Mumbai, Jan 20 (IANS): In significant relief to 63 moons and others, the Bombay High Court on Friday set aside the order of Yes Bank Administrator which had written down AT1 bonds of more than Rs 8,300 crore overnight, leaving investors high and dry.
This will benefit all bondholders, including 63 moons technologies, which held bonds worth Rs 300 crore, the Mumbai-based fin-tech company said.
The Bombay High Court set aside an order from the administrator of Yes Bank and a letter by the Reserve Bank of India (RBI) to write off additional tier 1 (AT1) bonds sold by Yes Bank to ineligible investors. The order was passed in a batch of petitions filed by bond-holders, including financial institutions as well as individual retail investors.
Notably, institutional investors such as mutual funds, including Reliance Nippon, and individuals had put as much as Rs 8,415 crore in Yes Bank's AT-1 bonds, which are perpetual bonds without any maturity date.

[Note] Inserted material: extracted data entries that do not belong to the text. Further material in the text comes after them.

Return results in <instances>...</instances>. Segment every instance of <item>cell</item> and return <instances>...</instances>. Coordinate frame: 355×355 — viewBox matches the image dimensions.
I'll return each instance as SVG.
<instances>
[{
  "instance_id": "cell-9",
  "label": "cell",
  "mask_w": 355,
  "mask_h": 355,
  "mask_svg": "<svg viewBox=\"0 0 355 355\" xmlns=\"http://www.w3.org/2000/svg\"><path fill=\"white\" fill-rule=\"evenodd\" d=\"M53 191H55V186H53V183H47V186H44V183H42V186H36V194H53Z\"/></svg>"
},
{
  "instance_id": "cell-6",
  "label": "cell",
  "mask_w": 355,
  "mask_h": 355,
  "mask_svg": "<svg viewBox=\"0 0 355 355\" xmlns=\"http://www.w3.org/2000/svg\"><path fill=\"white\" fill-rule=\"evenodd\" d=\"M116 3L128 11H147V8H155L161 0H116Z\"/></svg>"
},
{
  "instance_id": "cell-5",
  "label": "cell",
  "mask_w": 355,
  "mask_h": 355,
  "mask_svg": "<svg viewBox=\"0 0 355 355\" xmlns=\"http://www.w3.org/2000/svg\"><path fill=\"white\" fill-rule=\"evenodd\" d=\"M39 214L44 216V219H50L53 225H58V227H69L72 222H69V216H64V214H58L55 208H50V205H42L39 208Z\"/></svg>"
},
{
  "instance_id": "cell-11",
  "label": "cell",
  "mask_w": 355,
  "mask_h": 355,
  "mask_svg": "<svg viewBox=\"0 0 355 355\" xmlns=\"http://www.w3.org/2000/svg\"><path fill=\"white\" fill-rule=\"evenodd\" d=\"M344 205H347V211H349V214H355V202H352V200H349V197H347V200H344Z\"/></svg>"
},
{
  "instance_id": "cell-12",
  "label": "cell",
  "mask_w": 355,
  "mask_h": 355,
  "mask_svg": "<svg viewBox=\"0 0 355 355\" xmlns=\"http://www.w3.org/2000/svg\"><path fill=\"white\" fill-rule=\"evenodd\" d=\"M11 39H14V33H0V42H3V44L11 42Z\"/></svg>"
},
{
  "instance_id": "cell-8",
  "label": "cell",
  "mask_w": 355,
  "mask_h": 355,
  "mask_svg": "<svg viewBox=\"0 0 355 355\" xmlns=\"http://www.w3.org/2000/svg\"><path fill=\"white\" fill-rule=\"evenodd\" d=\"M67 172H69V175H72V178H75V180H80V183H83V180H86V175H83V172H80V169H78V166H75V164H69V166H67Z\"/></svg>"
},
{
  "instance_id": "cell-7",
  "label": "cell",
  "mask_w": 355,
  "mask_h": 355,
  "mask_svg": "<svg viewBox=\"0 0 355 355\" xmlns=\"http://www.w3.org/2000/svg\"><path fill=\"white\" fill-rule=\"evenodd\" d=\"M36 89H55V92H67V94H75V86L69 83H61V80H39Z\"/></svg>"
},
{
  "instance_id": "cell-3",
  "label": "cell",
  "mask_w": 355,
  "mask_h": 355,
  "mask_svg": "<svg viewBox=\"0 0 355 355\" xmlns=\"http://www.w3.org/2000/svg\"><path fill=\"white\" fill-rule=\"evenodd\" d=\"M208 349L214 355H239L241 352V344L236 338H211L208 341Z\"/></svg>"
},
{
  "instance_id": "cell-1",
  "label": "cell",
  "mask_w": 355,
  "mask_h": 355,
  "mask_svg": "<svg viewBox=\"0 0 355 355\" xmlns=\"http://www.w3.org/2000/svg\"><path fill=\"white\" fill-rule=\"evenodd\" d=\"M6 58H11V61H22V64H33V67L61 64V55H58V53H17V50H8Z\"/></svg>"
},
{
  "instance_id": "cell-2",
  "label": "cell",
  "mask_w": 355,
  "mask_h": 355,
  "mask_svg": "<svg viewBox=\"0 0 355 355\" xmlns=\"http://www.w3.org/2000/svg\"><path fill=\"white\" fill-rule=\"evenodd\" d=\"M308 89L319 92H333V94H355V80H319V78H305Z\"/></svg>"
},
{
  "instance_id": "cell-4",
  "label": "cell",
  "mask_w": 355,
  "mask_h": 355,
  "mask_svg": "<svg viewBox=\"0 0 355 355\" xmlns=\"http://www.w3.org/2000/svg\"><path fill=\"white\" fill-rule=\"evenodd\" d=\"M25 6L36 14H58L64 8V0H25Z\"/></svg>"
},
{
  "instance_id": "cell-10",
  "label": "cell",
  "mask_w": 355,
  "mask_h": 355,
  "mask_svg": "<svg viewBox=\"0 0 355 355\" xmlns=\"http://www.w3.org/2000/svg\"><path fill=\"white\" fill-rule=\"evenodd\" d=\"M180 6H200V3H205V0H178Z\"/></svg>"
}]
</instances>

63 moons technologies, which has an exposure of Rs 300 crore to the written-off additional tier 1 (AT1) bonds of Yes Bank, had launched a lawsuit against the private sector lender and the RBI.

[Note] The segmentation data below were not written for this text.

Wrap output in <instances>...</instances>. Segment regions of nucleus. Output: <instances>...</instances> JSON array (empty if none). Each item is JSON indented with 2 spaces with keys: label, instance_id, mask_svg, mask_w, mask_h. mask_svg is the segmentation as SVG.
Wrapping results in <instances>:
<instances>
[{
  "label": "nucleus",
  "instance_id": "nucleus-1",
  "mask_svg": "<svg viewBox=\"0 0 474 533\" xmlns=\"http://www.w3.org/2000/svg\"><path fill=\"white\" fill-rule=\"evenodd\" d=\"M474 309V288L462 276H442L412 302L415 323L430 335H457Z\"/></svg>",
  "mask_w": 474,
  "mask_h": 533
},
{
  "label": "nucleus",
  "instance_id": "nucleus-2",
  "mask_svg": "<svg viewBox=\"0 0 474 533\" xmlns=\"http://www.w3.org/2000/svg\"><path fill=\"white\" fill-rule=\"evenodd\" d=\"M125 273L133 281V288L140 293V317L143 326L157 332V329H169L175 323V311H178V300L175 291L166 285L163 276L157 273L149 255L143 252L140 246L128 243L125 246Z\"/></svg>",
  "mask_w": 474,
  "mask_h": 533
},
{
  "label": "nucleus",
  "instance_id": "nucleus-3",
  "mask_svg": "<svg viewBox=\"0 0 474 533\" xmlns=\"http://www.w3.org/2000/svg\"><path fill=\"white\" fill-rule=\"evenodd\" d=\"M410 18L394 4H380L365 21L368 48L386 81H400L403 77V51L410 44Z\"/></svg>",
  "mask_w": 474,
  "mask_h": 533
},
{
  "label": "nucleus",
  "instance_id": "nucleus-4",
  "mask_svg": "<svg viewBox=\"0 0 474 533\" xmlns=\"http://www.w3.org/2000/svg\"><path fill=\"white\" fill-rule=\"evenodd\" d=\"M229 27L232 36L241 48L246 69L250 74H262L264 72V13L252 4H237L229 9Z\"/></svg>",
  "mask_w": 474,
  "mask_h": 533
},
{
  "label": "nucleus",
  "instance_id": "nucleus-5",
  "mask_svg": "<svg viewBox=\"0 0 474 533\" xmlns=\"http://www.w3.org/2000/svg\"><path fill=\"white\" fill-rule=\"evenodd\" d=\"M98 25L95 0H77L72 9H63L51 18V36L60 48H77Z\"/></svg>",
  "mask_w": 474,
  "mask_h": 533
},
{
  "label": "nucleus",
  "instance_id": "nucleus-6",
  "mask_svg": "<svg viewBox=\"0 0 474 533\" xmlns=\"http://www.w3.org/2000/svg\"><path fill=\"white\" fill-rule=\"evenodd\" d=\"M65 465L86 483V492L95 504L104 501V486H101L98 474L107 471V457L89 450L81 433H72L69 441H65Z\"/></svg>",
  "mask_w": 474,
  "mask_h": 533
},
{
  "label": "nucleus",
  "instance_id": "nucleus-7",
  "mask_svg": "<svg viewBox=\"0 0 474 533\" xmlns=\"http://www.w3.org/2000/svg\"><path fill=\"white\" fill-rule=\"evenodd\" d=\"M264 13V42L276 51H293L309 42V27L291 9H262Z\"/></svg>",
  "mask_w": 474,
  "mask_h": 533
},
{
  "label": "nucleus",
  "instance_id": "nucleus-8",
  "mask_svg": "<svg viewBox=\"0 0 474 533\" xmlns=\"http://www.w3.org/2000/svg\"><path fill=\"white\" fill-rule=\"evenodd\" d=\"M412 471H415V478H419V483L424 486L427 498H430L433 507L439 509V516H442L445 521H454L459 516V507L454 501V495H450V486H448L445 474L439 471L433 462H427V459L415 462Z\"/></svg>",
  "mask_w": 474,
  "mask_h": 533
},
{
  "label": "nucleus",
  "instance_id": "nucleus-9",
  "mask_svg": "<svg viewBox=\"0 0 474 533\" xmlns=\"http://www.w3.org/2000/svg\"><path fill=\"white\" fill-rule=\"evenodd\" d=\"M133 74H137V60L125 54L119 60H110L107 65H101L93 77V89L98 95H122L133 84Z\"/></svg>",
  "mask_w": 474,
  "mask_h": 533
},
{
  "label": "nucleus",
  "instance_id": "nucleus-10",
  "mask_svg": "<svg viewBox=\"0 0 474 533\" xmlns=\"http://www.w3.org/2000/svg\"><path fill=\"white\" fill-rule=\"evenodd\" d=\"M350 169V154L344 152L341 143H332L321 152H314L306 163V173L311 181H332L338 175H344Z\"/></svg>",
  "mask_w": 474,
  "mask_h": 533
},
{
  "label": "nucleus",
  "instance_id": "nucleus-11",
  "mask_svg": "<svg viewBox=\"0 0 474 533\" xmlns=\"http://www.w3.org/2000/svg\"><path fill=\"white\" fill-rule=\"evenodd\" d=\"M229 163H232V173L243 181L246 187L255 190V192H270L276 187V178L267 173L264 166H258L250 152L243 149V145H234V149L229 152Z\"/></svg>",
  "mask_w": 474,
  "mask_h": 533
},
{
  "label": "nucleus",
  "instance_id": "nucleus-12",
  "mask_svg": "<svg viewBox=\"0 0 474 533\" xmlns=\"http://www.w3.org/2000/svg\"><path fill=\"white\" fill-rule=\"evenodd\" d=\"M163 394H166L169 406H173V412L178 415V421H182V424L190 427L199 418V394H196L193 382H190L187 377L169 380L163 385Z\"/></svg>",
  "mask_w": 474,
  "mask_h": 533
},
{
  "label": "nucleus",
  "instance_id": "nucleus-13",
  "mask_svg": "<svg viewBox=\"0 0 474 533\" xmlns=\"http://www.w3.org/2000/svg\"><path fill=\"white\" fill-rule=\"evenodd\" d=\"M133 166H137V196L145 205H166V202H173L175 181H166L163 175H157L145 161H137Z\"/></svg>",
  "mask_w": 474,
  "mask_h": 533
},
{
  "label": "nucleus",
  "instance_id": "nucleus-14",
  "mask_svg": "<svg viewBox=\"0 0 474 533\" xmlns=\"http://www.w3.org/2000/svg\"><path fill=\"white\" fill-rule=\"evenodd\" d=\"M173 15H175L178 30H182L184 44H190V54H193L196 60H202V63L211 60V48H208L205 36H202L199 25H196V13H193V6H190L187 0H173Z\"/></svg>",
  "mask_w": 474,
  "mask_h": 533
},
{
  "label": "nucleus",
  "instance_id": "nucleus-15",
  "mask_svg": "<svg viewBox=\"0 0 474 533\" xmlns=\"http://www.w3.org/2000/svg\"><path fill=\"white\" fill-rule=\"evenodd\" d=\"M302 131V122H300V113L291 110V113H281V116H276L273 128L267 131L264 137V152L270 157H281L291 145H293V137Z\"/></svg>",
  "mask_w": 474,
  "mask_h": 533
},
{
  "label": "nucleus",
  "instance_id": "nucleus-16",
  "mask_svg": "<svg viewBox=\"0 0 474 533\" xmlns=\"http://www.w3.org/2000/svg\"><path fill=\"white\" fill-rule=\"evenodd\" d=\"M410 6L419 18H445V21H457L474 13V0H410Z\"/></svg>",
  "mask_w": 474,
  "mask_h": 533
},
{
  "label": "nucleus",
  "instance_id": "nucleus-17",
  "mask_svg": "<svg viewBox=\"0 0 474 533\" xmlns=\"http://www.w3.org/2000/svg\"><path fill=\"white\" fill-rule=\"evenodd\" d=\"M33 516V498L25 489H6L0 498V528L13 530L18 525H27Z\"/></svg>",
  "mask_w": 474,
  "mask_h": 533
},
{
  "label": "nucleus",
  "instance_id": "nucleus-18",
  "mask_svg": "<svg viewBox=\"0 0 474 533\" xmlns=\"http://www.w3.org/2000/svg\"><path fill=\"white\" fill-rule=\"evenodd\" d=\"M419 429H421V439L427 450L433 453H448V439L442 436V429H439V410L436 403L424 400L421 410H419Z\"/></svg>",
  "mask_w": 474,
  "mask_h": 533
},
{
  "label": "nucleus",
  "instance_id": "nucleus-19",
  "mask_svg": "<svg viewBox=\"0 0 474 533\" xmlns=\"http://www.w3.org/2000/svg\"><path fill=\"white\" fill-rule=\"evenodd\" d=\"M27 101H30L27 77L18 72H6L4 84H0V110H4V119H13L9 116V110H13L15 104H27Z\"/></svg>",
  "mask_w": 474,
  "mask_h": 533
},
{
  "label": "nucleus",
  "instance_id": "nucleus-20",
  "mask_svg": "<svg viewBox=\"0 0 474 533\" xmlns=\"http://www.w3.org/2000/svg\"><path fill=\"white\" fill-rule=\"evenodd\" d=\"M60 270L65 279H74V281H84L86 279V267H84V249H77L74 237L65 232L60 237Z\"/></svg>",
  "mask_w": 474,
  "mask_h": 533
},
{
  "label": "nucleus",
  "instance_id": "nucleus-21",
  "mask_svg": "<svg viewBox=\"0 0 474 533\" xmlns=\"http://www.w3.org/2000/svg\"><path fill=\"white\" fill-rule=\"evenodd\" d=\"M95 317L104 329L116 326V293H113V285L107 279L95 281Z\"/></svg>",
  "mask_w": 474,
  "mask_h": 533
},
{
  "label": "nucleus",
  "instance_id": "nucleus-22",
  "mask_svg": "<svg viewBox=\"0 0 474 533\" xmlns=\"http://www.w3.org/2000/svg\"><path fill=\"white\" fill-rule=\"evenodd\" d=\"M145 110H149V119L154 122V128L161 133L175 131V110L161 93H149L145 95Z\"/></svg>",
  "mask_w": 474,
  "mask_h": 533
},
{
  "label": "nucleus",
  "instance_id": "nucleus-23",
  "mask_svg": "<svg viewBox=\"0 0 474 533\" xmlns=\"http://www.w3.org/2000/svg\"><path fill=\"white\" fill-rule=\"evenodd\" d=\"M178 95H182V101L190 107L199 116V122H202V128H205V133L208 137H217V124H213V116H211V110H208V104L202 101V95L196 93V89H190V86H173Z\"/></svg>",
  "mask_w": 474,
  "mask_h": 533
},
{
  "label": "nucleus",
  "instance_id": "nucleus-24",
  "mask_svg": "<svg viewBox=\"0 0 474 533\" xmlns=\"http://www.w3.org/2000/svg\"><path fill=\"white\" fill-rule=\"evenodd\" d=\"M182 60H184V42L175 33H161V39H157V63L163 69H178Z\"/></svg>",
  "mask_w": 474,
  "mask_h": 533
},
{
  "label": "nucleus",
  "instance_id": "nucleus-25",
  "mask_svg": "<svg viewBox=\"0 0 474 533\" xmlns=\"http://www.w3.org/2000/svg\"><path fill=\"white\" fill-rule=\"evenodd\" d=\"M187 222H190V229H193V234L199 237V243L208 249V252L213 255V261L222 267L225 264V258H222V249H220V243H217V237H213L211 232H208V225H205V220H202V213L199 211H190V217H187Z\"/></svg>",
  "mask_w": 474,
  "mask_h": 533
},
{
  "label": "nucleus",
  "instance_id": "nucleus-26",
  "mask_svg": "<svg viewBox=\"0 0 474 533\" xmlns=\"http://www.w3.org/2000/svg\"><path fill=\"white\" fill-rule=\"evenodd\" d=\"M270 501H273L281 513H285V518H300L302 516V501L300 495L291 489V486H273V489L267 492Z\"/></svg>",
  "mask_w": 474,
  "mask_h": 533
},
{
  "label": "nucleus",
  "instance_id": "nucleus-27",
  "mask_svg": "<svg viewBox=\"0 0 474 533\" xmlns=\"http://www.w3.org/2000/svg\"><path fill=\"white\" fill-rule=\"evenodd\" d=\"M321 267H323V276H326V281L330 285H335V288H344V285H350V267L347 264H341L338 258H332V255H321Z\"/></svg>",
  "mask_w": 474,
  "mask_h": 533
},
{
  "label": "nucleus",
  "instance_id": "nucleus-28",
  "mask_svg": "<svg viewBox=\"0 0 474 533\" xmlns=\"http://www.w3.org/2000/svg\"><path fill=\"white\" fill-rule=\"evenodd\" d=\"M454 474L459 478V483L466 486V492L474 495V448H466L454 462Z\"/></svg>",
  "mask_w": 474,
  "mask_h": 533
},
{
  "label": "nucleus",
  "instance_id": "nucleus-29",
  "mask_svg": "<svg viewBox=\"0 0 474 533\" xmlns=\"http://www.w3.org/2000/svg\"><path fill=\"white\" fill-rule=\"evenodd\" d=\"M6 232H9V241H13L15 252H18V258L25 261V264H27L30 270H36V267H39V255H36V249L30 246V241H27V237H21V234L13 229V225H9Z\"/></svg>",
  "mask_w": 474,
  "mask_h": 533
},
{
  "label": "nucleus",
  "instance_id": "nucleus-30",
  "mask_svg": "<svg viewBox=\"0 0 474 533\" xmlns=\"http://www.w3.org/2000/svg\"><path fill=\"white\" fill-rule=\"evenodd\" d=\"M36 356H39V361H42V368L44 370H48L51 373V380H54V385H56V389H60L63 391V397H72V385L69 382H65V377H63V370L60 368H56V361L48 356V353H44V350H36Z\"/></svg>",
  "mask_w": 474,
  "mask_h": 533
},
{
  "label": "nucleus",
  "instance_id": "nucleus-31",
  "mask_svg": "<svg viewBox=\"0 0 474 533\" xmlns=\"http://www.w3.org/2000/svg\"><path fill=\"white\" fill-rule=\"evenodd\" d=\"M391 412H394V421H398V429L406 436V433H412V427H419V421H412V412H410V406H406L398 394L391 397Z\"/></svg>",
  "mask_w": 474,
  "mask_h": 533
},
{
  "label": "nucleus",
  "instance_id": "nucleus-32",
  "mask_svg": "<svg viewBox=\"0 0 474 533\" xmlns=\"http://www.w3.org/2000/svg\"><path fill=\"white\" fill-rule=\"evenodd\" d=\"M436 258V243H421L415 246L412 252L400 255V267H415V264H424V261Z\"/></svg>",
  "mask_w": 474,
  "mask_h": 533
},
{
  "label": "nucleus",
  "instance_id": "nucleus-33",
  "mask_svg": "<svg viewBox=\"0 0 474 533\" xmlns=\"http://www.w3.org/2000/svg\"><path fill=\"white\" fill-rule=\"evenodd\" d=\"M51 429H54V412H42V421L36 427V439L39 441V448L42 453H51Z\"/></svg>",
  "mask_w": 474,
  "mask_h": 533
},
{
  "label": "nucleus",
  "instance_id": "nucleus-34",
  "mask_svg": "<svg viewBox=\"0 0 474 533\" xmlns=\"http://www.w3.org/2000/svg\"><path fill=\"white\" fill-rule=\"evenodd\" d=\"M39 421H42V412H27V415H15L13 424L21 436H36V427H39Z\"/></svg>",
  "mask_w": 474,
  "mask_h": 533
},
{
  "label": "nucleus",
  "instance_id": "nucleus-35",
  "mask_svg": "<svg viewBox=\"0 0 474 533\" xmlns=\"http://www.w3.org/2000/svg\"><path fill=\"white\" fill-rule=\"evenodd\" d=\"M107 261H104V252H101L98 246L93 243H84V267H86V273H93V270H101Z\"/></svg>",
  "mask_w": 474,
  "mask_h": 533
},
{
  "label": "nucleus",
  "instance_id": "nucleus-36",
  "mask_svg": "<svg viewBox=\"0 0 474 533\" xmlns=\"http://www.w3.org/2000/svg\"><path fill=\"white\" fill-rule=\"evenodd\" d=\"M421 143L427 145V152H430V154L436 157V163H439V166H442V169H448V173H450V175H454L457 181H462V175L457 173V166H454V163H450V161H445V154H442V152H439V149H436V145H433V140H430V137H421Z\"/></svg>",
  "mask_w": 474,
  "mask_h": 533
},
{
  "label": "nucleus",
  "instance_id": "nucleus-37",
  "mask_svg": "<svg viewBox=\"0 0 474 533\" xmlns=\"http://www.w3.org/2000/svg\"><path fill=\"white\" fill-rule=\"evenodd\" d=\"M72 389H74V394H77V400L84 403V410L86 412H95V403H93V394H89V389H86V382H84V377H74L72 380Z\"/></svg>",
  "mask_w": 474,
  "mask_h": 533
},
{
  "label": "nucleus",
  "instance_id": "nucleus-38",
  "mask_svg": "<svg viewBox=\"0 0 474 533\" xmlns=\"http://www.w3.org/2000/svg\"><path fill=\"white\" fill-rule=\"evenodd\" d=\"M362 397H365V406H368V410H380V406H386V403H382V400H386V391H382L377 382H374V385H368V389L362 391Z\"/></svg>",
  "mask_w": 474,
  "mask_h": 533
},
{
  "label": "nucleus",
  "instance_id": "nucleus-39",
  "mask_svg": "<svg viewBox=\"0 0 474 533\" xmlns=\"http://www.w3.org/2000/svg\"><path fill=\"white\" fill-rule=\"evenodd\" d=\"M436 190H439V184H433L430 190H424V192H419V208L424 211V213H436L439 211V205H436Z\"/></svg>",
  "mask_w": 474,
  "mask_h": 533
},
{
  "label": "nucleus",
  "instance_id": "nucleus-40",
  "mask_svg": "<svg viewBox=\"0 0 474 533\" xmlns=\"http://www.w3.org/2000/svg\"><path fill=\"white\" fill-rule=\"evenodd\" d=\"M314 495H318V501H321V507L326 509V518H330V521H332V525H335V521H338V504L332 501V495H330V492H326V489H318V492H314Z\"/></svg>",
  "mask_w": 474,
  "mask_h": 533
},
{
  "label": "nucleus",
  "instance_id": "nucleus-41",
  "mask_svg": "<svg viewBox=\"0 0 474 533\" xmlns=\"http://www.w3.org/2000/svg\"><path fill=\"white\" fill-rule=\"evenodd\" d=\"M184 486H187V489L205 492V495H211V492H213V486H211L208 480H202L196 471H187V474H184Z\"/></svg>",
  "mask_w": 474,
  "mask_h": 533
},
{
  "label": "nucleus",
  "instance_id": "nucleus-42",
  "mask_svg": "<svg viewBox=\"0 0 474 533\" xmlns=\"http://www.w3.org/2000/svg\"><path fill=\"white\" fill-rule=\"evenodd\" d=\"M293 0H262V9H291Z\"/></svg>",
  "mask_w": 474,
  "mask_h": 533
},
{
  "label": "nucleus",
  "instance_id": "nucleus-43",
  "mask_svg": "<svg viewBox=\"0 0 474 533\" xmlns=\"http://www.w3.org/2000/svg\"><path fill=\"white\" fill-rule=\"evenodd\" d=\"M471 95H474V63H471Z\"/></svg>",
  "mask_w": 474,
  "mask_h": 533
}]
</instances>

63 moons had filed a petition in the High Court against the bank's decision to write off the AT1 bonds as part of a rescue plan. The company had invested in 3,000 bond holdings of Yes Bank's written-down AT1 bonds and has been holding these papers since March 2018.
The company filed the petition on June 1, 2020, against Yes Bank, the RBI, and the administrator appointed by the RBI. The petition claimed that the company's Rs 300-crore investment in AT1 debenture bonds has been completely misused by the promise of good returns.
In March 2020, Yes Bank forced a government-led rescue after it collapsed under the weight of alleged financial irregularities. The RBI, which took over the bank, wrote down the so-called AT1 bonds of Yes Bank worth Rs 8,415 crore as part of a revival plan.
63 moons petition argued that a write-off of bond holders' claim — under Basel-III norms as well as international best practices — can only take place when the equity capital has virtually lost all value and must be written off.